Cash-Secured Puts: How to Get Paid to Wait for the Price You Want
Cash-Secured Puts: How to Get Paid to Wait for the Price You Want
TL;DR A cash-secured put is a promise to buy a stock at a price you choose, sold in exchange for a premium. If the stock drops to your price, you buy it where you wanted; if it doesn't, you keep the premium. I use it to earn 12-16% a year on cash that's waiting to be deployed.
Why I Use This Strategy
Here's a strategy I wish I'd learned 25 years ago: the cash-secured put. It lets me stop chasing companies I want to own and instead get paid while I wait for my price to come to me. Even in a broadly expensive market like today's, you can still create opportunity — it just depends on where you look and how you position yourself.

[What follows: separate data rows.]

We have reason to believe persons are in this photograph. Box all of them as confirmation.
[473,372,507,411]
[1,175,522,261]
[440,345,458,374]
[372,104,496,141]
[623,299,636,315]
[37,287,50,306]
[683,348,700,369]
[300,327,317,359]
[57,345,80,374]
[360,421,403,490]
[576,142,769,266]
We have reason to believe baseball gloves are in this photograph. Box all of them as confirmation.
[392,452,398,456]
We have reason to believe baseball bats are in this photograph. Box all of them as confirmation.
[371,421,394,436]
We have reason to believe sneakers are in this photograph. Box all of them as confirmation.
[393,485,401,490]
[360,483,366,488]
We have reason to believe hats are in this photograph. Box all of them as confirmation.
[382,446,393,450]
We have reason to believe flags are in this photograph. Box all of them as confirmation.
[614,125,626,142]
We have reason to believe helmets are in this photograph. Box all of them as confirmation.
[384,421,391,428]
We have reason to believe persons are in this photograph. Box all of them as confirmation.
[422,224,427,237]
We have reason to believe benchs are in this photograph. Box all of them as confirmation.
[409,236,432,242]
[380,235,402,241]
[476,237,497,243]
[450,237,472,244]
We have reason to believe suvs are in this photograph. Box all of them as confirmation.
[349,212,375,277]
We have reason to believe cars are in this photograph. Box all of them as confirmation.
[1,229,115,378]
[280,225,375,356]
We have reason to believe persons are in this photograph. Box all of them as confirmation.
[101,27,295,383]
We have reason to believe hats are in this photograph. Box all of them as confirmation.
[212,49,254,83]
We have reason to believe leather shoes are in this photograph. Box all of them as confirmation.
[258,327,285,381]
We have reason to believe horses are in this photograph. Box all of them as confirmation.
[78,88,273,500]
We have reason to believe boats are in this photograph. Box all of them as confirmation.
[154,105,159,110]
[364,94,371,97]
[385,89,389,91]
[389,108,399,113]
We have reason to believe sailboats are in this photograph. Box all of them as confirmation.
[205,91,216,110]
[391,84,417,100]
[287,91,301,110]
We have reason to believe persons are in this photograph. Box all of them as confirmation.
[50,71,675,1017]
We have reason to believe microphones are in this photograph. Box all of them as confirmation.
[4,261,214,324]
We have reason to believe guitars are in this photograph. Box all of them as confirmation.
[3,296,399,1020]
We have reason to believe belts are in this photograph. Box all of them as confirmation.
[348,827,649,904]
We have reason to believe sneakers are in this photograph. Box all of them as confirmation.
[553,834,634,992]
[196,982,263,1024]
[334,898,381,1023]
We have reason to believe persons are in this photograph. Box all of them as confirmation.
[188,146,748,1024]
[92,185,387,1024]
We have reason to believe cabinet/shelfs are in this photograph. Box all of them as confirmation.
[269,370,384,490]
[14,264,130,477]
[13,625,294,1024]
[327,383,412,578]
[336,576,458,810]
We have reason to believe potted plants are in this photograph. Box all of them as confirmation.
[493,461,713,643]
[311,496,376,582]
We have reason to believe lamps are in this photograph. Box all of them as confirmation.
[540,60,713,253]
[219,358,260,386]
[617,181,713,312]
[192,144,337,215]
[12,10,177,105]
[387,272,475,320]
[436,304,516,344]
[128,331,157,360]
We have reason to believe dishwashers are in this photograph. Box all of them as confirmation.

The core idea is simple. I want to buy this stock at a certain price anyway. So let me sell that promise to buy — and get paid for it.
1. My Cash Never Sits Idle
The biggest advantage is that my cash works while I wait. I keep the cash I'm holding for opportunities in 90-day U.S. Treasuries earning about 3.7%. The put premium stacks on top of that. As in the Microsoft example below, if I keep rolling one-month puts, I earn 12.2% a year on my cash — even if I never get assigned the stock.
2. I Decide the Price I Pay
The essence of this strategy is making the market pay me to buy at a price I set. I'm not chasing. I'm not panic-buying. I set my price and I get paid to wait. If the stock comes down to my price, I buy at a level I love and got paid to do it. If it doesn't, I pocket the premium and look at the next position. Either way, I feel like I won.
3. Microsoft, Live
Let's put numbers on it. Microsoft is at $375, and my calculated buy price is about $348 — call it $350. In the options chain, I pick an expiration a month or two out (say, July 17) and sell the $350-strike put.
The market tells me: “You want the stock at $350? Someone will pay you $3.41 per share for that.” If the stock is above $350 at expiration, I don't get the shares and I simply keep the $3.41. If it falls below $350, I buy at $350 — but the $3.41 is still mine, so my effective cost is $346.59.
Meanwhile, my cash is earning 3.7% in Treasuries. Roll this put over and over for a year and it works out to 12.2% a year on the cash, assuming I'm never assigned. If I'm comfortable paying $355, that return climbs to 15.5%.
4. The “Aren't You Losing Money?” Myth
Here's the most common objection. What if Microsoft falls to $300 at expiration? I still buy at $350 and keep the $3.41. “So you lost $45,” people say.
I don't see it that way. If Microsoft were at $350 today, I'd have bought it at $350 anyway. So that loss from the drop to $300 is a loss I'd have taken regardless — the only difference is that this way I got paid a premium to wait. That small difference is actually a big difference.
It can be emotionally hard, I'll admit. I handle it fine, but many people get shaken here. That's exactly why this strategy should only be used on companies you genuinely want to own at that price.
5. One More With Meta
I ran the same play on Meta. It's at $573, roughly $570 on my discounted cash flow and $588 on a multiple of earnings — basically sitting on my value. So I got a little greedy and looked at the $535-strike put: someone will pay me $7.15 per share. That's a 16.8% return on the cash.
I decided to sell puts on both Microsoft and Meta at these prices. Again — don't do it just because I'm doing it. But I'll always be transparent about the trades I make and the reasoning behind them.
FAQ
Q: What's the worst-case scenario with a cash-secured put? A: The stock falls well below your strike and you still have to buy at the strike. But that's the price you wanted to pay in the first place, and the premium cushions the loss. That's why the key is to only use it on companies you truly want to own.
Q: Is it a loss if I never get assigned the stock? A: No. In that case you keep the premium and your cash still earns Treasury interest. I treat it as a tool to boost the yield on cash that's waiting.
Q: Can beginners do this? A: The structure is simple, but it only works if you actually want to own the company at that price and you hold enough cash to take assignment. Without both, it's better not to do it.